Salciccioli J. D. 1, Cristia C. 1, Chase M. 1, Giberson T. 1, Graver A. 1, Gautam S. 2, Cocchi M. N. 3, 4, Donnino M.W. 1, 4

1 Department of Emergency Medicine, Beth Israel Deaconess Medical Center, Boston MA, USA;
2 Division of Gastroenterology, Department of Medicine, Beth Israel Deaconess Medical Center, Boston MA, USA;
3 Division of Neurological/Trauma/Surgical Care Department of Emergency Medicine and Department of Anesthesia Critical Care, Beth Israel Deaconess Medical Center, Boston MA, USA;
4 Division of Pulmonary Critical Care, Department of Emergency Medicine and Department of Medicine, Beth Israel Deaconess Medical Center, Boston MA, USA

BACKGROUND: Cardiac arrest is a major public health issue affecting an estimated 300,000 patients in the United States each year. The American Heart Association has recommended the Simplified Acute Physiology Score II and III (SAPS) to assess severity of illness and to predict outcomes in the post-cardiac arrest population. Our objective was to determine if SAPS II and SAPS III scores predict outcomes in post-cardiac arrest patients.

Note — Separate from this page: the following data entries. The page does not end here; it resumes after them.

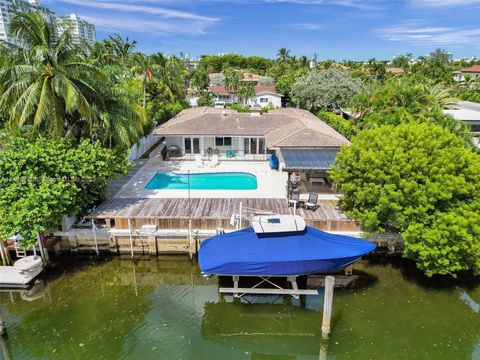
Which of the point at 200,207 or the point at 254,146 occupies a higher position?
the point at 254,146

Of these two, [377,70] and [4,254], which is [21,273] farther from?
[377,70]

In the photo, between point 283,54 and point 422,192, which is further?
point 283,54

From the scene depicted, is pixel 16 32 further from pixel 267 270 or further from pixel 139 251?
pixel 267 270

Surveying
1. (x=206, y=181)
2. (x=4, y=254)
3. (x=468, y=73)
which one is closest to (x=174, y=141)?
(x=206, y=181)

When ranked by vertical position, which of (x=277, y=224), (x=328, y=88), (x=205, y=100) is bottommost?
(x=277, y=224)

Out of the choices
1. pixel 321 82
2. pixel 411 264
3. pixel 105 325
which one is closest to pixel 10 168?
pixel 105 325

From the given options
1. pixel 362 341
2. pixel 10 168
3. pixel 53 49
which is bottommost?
pixel 362 341

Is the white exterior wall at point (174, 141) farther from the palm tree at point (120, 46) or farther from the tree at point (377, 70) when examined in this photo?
the tree at point (377, 70)
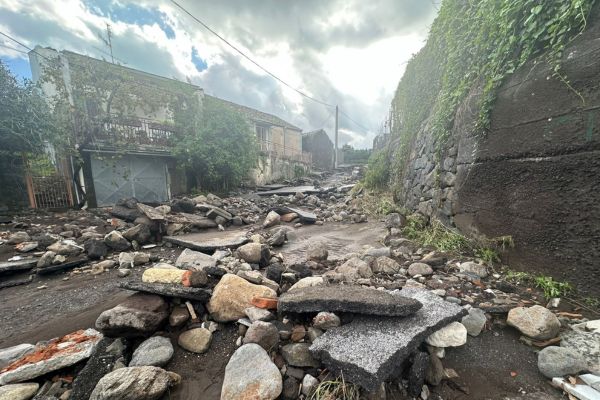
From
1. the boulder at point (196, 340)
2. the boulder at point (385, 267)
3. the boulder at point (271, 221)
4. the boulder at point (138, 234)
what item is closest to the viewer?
the boulder at point (196, 340)

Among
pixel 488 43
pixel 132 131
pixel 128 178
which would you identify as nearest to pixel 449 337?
pixel 488 43

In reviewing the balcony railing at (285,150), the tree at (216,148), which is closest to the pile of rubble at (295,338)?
the tree at (216,148)

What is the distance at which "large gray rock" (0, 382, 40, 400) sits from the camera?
4.00ft

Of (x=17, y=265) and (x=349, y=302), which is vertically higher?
(x=349, y=302)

METHODS: We performed an observational study of patients suffering cardiac arrest with return of spontaneous circulation. Data were collected prospectively and recorded in the Utstein style. SAPS II and SAPS III scores were calculated for each subject. Logistic regression was used to assess the relationship between the calculated severity of illness score and in-hospital mortality and poor neurologic outcome.
RESULTS: A total of 274 subjects were identified for analysis. SAPS II was a significant predictor of in-hospital mortality (OR: 1.05, 95% CI: 1.03-1.07) and poor-neurologic outcome (OR: 1.06, 95%CI: 1.04-1.08). SAPS III was a significant predictor of in-hospital mortality (OR: 1.04, 95%CI: 1.02-1.06) and poor neurologic outcome (OR: 1.04, 95%CI: 1.02-1.05). Both scores had moderate ability to discriminate survivors from non-survivors (SAPS II AUC: 0.70; SAPS III AUC: 0.66), and good neurologic outcome from poor neurologic outcome (SAPS II AUC: 0.71; SAPS III AUC: 0.65).
CONCLUSION: SAPS II and SAPS III scores have only moderate discrimination and are not clinically relevant tools to predict outcome in post-cardiac arrest patients. Further study is needed to identify a more reliable severity of illness score in the post-arrest population.